Louisiana’s Coastal Protection and Restoration Authority has just proposed dozens of projects to “heal” this abused land. Part of the financing will accrue from the 2010 BP oil spill. The $50 billion project will try to divert rivers so as to channel to build up barriers. Alas one solution can lead to another loss: fishermen have already sued for the destruction of their oyster beds! Indeed, controversy complicates the climate change arguments! The oil industry built levees and canals in the 1950’s to facilitate their extractions.
Alas, Democrats and Republicans alike avoid taking on the oil industry which supplies electoral cash for both sides! Barry Keim, the state’s climatologist has the last word: "In another 50 or 100 years, the mental map that we have of Louisiana will have to be redrawn because what is now land will soon be open water.” (Anna Fifield, Financial Times, 6/19/13, p.6.)
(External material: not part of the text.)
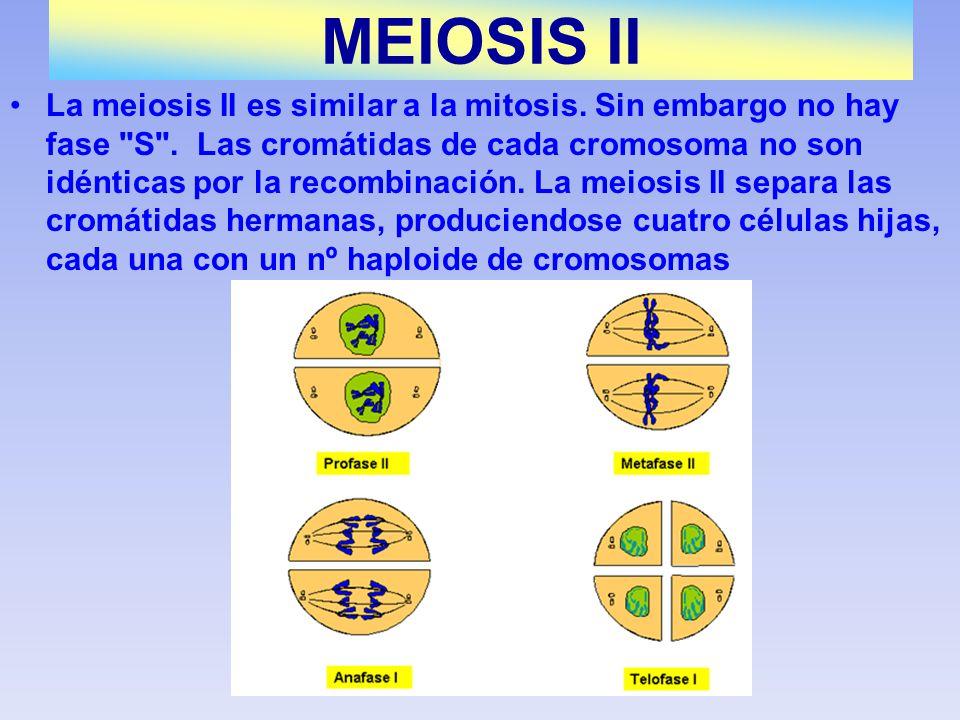 La meiosis II es similar a la mitosis. Sin embargo no hay fase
Meanwhile in Oklahoma, there’s climate change speculations about tornadoes and what to do with them. Global “Time” readers had suggestions: Athanasias Hatzilakos, from Athens”Early warning,advanced weather watching technologies, or more safe rooms might have helped the people of Moore, Okla. But would have done little for their properties.For us Europeans who use concrete and bricks in construction, we find images of whole neighborhood destroyed by the passing of a tornado completely unreal and even surreal. With such arbitrary loss of human life and the cost of damages in the billions, maybe it’s time for a change in the use of building materials.” (June 24,2013, p.4.)
And Norb Schicker, of Crans, Switzerland (ibid.) adds his two bits worth: "Once again, readers around the world are shocked at the loss of life as a result of tornados in the U.S., especially in Tornado Alley, where disaster is expected to hit again. At the same time, there is great disbelief that there are no laws requiring every housae in such exposed areas to have storm cellars that could be cheap, mass produced reinforced concrete cells, either in the basement or above, securely anchored.”
Heh, there’s only one globe with many divergent parts, all needing our loving attention. And as for those congress persons who won’t legislate humanely, off to one of those disintegrating islands in the Gulf of Mexico. Until they start thinking instead of slinking. Think globally!